Wednesday, September 8, 2021

When Rationalists Disagree

It might be very rare and only over relatively minor or hyper-specific details that do not necessarily impact core beliefs or direct actions at all, but it is possible for genuine rationalists to slightly disagree about some things.  This is not something that automatically disqualifies one or both (if both are indeed somehow insisting upon an error when fallacies, assumptions, and misunderstandings can be avoided in all of their forms) from the rationalism that otherwise defines their worldview and provides their lives with the ultimate foundation.  First, even a rationalist with a legitimate error is still a rationalist, albeit one that has made a mistake of some kind.  Second, the rationalists in disagreement still therefore have more in common with each other than is possible with non-rationalists.

When true rationalists disagree, as is the case with all disagreement, at least one party is certainly in demonstrable error.  With rationalists, the range of issues that are topics of disagreement are far smaller than they are with anyone else.  The truth of the matter is still knowable--even if the truth of the matter would just be that skepticism on the point of disagreement is called for by the nature of the concept and human epistemological limitations.  Still, it is not as if very relatively minor, often largely self-contained disagreements mean either rationalist is full of folly.  This is unsurprisingly not the case when it comes to those who are not rationalists.

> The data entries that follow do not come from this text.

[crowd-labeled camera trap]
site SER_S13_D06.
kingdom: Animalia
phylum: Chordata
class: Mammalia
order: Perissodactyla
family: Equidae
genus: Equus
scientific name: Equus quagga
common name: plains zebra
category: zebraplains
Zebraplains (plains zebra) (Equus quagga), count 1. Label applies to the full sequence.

Non-rationalists do not even so much as have a seat at the table of all-encompassing philosophical awareness; they neither deserve attention (except for mockery and being held up as examples of irrationality) nor have anything intelligent to contribute unless they stumble into something worthwhile by accident, as even a broken clock is right twice a day.  Yes, rationalists are still rationalists even if some of them are not perfectly consistent in living out the fundamental necessity of avoiding all assumptions, but non-rationalists are at best philosophically helpless imbeciles tossed about by ideas they do not even try to grasp rationally in any thorough sense.

An adult who has rejected or never thought about rationalism has no excuse.  Busyness, social conditioning, and personal ignorance are all bullshit bases for justification because reason is universal, making it omnipresent in how it governs reality and accessible to everyone no matter their occupational or broader cultural context.  Thus, there is literally no actual reason for someone to remain so unfocused on the only self-evident truths about reality (logical axioms) and what else can be known because of them and still plead that they have no philosophical laziness or incompetence unless they simply want to salvage their emotional view of their own self.  In other words, anyone at all can understand at least the basic but crucial truths of rationalism on their own if they actually tried.

In light of this, it is completely illicit for disagreements between non-rationalists and rationalists and disagreements strictly between rationalists to be treated or thought of as the same.  Even moreso than Christians could ever be apart from also being rationalists, true rationalists, as opposed to the irrationalists who are culturally or personally deluded into thinking that being born into modern times or respecting the scientific method somehow makes one rational, are the most sincere ideological sisters and brothers.  Since nothing is more foundational and inescapable than the necessary truths of logical axioms, no one besides those who bond over mutual recognition of this fact of reality can share so much in common without total agreement on less foundational truths.